Word for word, output the data, with none of its pictures.

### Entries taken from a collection
==========

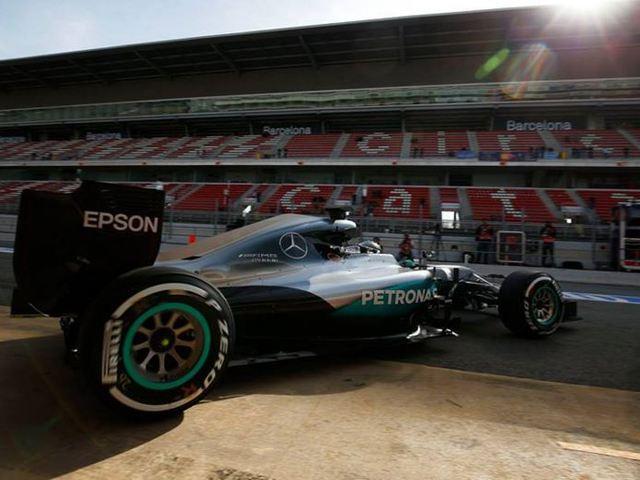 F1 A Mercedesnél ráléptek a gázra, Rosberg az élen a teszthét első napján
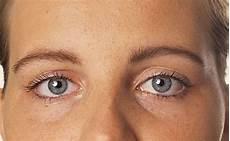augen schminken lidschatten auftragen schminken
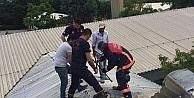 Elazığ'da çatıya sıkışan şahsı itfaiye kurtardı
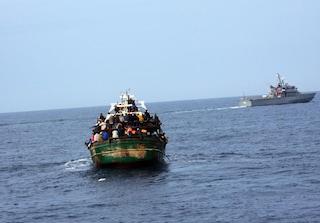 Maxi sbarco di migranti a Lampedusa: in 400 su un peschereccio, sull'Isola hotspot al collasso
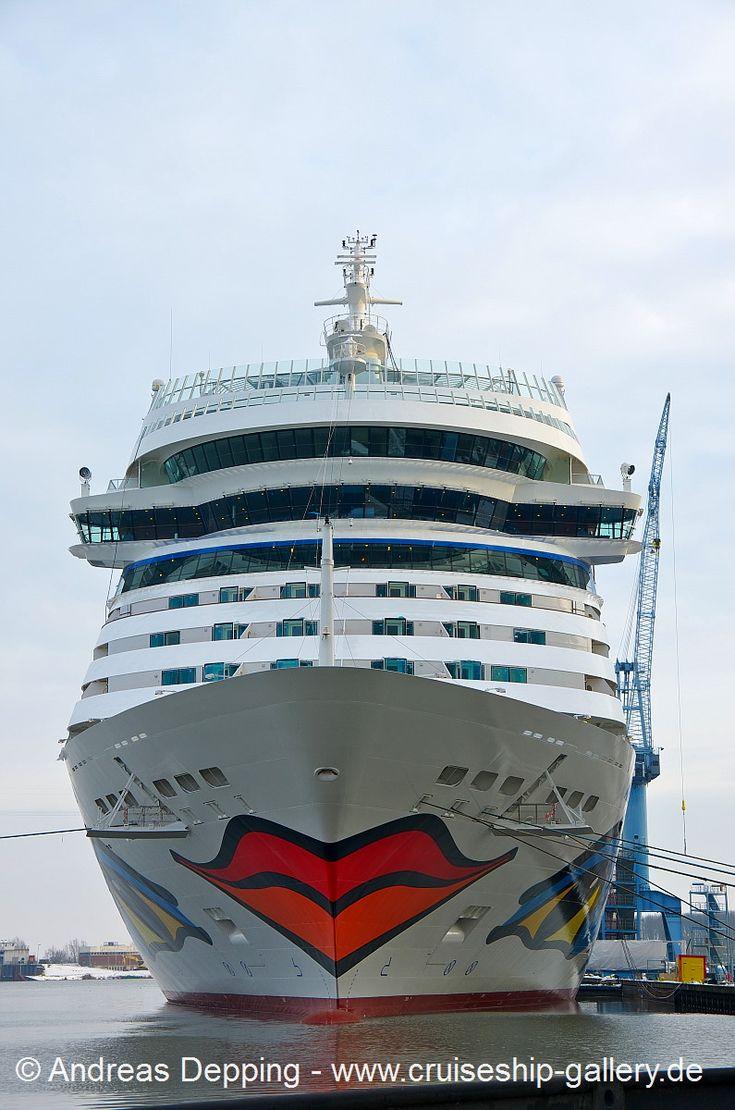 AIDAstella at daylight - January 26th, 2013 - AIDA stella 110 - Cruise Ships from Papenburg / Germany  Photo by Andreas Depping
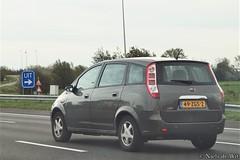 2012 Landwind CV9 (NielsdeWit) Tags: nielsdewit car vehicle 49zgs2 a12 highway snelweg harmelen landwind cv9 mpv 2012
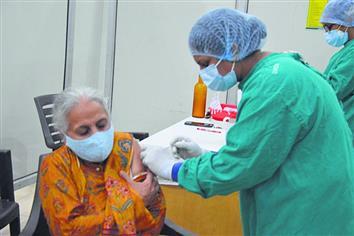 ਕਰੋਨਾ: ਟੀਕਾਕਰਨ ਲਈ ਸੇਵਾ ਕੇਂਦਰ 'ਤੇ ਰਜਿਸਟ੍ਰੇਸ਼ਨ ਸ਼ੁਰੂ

==========

### Written answer
 F1 A Mercedesnél ráléptek a gázra, Rosberg az élen a teszthét első napján
augen schminken lidschatten auftragen schminken
 Elazığ'da çatıya sıkışan şahsı itfaiye kurtardı
 Maxi sbarco di migranti a Lampedusa: in 400 su un peschereccio, sull'Isola hotspot al collasso
 AIDAstella at daylight - January 26th, 2013 - AIDA stella 110 - Cruise Ships from Papenburg / Germany  Photo by Andreas Depping
 2012 Landwind CV9 (NielsdeWit) Tags: nielsdewit car vehicle 49zgs2 a12 highway snelweg harmelen landwind cv9 mpv 2012
 ਕਰੋਨਾ: ਟੀਕਾਕਰਨ ਲਈ ਸੇਵਾ ਕੇਂਦਰ 'ਤੇ ਰਜਿਸਟ੍ਰੇਸ਼ਨ ਸ਼ੁਰੂ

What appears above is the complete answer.